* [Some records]
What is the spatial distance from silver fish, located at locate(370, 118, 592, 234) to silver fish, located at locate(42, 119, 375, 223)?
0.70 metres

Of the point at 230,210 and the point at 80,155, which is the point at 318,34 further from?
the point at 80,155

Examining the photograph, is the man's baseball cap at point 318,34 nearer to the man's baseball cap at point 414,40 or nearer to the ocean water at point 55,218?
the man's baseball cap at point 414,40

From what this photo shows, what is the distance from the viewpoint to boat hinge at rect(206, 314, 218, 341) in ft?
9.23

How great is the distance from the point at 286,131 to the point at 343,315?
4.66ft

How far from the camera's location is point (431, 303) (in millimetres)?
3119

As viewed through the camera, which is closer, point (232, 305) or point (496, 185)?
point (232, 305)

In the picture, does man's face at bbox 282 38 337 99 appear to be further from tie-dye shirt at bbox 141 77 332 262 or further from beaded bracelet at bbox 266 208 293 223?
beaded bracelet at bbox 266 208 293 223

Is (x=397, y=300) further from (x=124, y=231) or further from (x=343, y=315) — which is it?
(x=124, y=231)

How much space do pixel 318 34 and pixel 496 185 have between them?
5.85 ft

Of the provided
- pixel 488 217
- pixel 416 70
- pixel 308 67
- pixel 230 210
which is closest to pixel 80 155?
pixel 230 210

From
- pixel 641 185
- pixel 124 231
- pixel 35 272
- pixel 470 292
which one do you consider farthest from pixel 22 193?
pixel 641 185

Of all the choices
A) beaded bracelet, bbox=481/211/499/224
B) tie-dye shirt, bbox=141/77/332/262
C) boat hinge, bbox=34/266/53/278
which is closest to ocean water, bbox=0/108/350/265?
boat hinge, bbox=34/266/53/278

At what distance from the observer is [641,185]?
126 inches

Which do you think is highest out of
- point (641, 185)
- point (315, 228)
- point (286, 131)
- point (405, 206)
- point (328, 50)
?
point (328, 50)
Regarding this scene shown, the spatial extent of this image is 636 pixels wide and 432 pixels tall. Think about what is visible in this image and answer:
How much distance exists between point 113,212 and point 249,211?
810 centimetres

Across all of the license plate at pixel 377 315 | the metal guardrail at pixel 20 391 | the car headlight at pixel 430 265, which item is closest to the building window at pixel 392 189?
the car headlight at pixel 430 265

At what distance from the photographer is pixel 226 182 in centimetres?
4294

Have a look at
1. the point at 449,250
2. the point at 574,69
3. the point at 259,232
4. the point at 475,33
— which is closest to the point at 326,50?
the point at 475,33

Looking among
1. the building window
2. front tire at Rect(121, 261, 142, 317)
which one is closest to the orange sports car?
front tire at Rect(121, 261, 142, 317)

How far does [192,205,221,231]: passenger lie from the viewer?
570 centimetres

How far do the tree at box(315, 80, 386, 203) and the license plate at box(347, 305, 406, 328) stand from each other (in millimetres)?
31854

* [Exercise task]
Copy out verbatim the part of the records above that opens with the line containing "Across all of" and runs through the end of the records.

* [The result]
Across all of the license plate at pixel 377 315 | the metal guardrail at pixel 20 391 | the car headlight at pixel 430 265, which item is closest to the building window at pixel 392 189?
the car headlight at pixel 430 265

At what distance from the photographer is pixel 226 182 in centimetres?
4294

Have a look at
1. the point at 449,250
2. the point at 574,69
3. the point at 259,232
4. the point at 475,33
— which is closest to the point at 326,50?
the point at 475,33

Looking among
1. the building window
2. front tire at Rect(121, 261, 142, 317)
which one is closest to the orange sports car?
front tire at Rect(121, 261, 142, 317)

How far does [192,205,221,231]: passenger lie from the viewer?
570 centimetres

How far do the tree at box(315, 80, 386, 203) and the license plate at box(347, 305, 406, 328) stand from each other (in millimetres)?
31854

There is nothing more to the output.